P₂: $\mu \gt 0$ when a 'yes' answer to q_i is informative (about T) and useful for g_j
P₃: μ = 0 is when a 'yes' answer to q_i is informative (about T), but q_i useless for g_j
P₃: μ = 0 when a 'yes' answer to q_i does not produce relevant information

The intuitive interpretation is that for a question to be insightful (produce new insight), it must be simultaneously, informative (Shannon) about the topic T, and useful (von Neumann) for achieving the goal G. In other words, we define insightful, as both informative (uncertainty, error and ignorance reducing) about a topic, and actionable (useful) for achieving a goal.

We can now construct the measure ${\mu }_{I}^{G}(Q)$ of insight gains, based on the required properties ${P}_{i}\in P;(i=1,\ldots ,4)$ .

3. Shannon-neumann measure ${\mu }_{I}^{G}(Q)$

Given the property requirements $P=\{{P}_{i};(i=1,\ldots ,4)\}$ , for the measure of insight gains μ, we can now precisely define the measure ${\mu }_{I}^{G}(Q)$ , in terms of Shannon entropy S, and a (human evaluated) von Neumann utility U.

Four our need, we define the Shannon [10] information $S({q}_{i})$ produced by the 'yes' answer to a question q_i, as (log base 2):

$\begin{eqnarray}&&S({q}_{i})\ \equiv \mathrm{log}\ (1/{p}_{i})=-\mathrm{log}\ {p}_{i}\ ({bits})\end{eqnarray} \tag{ 1 }$

and the Shannon entropy S(Q) of an entire information source Q, is the expected amount of information from the source Q:

$\begin{eqnarray}&&S(Q)\ \equiv -{\rm{\Sigma }}\ {p}_{i}\ \mathrm{log}\ {p}_{i}\ ({bits})\end{eqnarray} \tag{ 2 }$

Relations (1, 2) are fundamental definitions of entropy, in information theory [11] and previously, in statistical mechanics [12, 13]. In the context of our 2-person cooperative IQ-game, ${p}_{i}=p({q}_{i})$ is the probability that the answer to the (yes/no) question q_i about the topic T, is 'yes'.

_Work order_
In the text on measuring insight, what two things must a question be at the same time to count as insightful? The material that comes after this text has nothing to do with it.

_Source material_
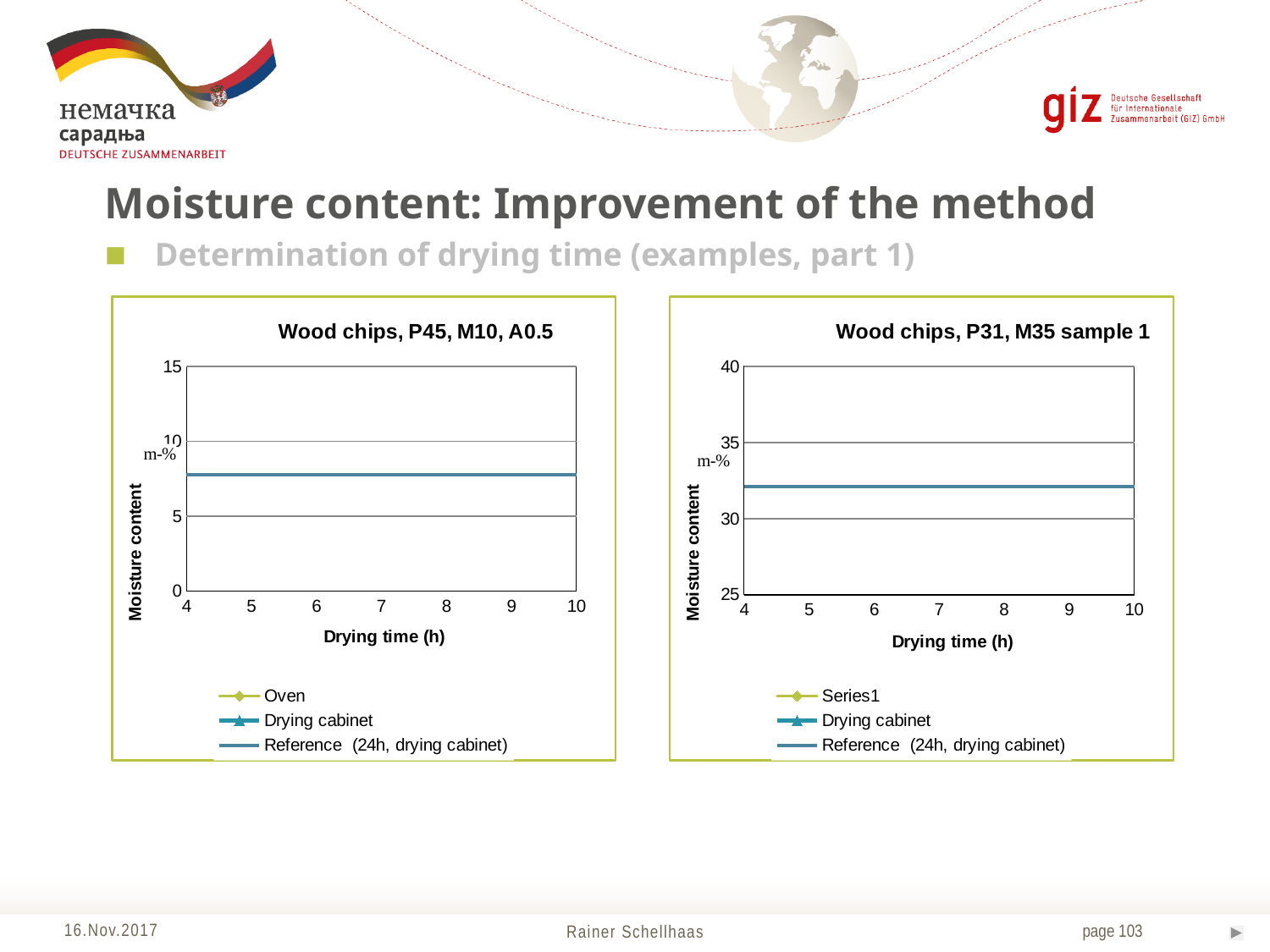
In the left chart (Wood chips, P45, M10, A0.5), is the value of the Reference (24h, drying cabinet) line greater or less than 5? greater What kind of chart is the right chart titled "Wood chips, P31, M35 sample 1"? line chart In the left chart (Wood chips, P45, M10, A0.5), does the Reference (24h, drying cabinet) line rise, fall or stay constant as drying time increases from 4 to 10 h? stays constant What is the first legend entry of the left chart (Wood chips, P45, M10, A0.5)? Oven How many series does the legend of the left chart (Wood chips, P45, M10, A0.5) list? 3 What is the x-axis label of the right chart (Wood chips, P31, M35 sample 1)? Drying time (h) In the right chart (Wood chips, P31, M35 sample 1), is the value of the Reference (24h, drying cabinet) line greater or less than 35? less In the right chart (Wood chips, P31, M35 sample 1), does the Reference (24h, drying cabinet) line rise, fall or stay constant along the x axis? stays constant In the right chart (Wood chips, P31, M35 sample 1), is the value of the Reference (24h, drying cabinet) line greater or less than 30? greater How many series does the legend of the right chart (Wood chips, P31, M35 sample 1) list? 3 What kind of chart is the left chart titled "Wood chips, P45, M10, A0.5"? line chart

_Answer for the task_
It must be informative (Shannon) about the topic T and useful (von Neumann) for achieving the goal G.